I understand how to find and eliminate syntax errors, but how can I fully find and eliminate any logic errors? Just seeing how my results compare to the expected results on a single input file isn’t enough.
There are two things you can do:
Add temporary println
statements to your code. If you do so,
Gradescope will include the output of those statements as part
of the results that it displays.
Use option 2b under the Testing and debugging section to substitute your own input file(s) for the default one. In such cases, we don’t tell you if your results are correct, but we do show you the results that your program produces, and you can see if those results are the ones that you would expect for the input file that you upload.
Can we assume that each user has a single record in the data set?
Yes. Each user has one record that contains all of their information.
I’m getting an error about types (either a ClassCastException
or another message indicating incompatible types).
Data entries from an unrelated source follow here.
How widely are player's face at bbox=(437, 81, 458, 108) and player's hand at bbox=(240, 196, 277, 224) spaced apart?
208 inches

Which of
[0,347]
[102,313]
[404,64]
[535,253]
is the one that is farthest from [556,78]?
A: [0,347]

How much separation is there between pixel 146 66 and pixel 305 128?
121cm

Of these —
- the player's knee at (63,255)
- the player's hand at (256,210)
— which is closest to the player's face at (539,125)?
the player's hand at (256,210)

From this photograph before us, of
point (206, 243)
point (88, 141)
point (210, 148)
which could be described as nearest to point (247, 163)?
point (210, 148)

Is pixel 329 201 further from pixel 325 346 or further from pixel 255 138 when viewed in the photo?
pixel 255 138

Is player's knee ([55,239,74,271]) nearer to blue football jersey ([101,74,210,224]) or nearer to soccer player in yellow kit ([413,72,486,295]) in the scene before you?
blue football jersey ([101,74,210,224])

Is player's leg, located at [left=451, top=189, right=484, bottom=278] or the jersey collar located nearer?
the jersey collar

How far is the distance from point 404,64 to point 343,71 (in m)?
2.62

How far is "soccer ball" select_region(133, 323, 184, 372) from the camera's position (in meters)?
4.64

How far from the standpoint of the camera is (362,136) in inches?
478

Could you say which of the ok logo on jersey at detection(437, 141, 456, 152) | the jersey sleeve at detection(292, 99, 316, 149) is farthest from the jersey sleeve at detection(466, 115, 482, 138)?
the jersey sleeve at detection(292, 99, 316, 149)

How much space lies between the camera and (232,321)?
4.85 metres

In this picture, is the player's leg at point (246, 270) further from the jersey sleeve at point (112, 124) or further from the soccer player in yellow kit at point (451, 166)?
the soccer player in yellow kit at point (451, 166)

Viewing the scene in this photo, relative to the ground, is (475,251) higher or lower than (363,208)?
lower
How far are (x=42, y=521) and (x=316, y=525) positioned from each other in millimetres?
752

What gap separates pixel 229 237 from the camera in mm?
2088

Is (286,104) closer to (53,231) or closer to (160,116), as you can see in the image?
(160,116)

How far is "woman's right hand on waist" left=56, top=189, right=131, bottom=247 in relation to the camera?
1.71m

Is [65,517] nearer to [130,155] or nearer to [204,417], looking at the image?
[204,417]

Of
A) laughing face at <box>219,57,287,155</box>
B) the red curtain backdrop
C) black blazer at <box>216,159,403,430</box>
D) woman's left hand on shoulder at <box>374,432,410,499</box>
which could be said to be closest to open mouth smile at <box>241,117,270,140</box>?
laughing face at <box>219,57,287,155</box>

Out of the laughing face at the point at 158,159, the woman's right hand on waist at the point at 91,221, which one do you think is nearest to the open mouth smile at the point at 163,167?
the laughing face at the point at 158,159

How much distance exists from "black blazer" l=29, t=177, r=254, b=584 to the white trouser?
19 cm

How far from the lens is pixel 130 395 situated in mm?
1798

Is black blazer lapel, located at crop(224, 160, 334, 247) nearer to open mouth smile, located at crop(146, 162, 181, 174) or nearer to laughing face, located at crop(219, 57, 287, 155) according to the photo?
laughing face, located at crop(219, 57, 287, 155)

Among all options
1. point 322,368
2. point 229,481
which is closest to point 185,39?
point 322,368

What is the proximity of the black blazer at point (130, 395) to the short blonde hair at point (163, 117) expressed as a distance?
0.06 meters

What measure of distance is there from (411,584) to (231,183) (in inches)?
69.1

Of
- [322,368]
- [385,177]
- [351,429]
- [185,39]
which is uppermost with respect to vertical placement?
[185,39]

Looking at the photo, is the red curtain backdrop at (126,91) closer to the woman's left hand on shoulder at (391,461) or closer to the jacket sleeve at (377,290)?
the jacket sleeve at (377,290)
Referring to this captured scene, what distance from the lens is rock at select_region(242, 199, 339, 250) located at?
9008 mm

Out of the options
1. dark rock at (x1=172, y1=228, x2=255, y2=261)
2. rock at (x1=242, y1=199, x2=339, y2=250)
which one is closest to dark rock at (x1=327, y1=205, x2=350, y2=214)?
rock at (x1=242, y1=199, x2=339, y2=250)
Why is this
happening?
Make sure that the types are correct in the headers of your mapper
and reducer classes, and in the headers of the map()
and
reduce()
methods. In particular:
Make sure that your mapper classes have an input-key type of
either LongWritable
or Object
. Because the mappers obtain
their data from text files, the key is an offset from the
beginning of the text file, and the map-reduce framework uses
the type LongWritable
for those offsets.
However, because we ignore these offsets, it’s fine to just
use the Object
type for the input-key type, since any type
of object can be assigned to a parameter of type Object
.
Make sure that your map()
method has a header in which the
types of the key
and value
parameters match the first
two types in the header of the class.
Make sure that your reducer classes – and their reduce()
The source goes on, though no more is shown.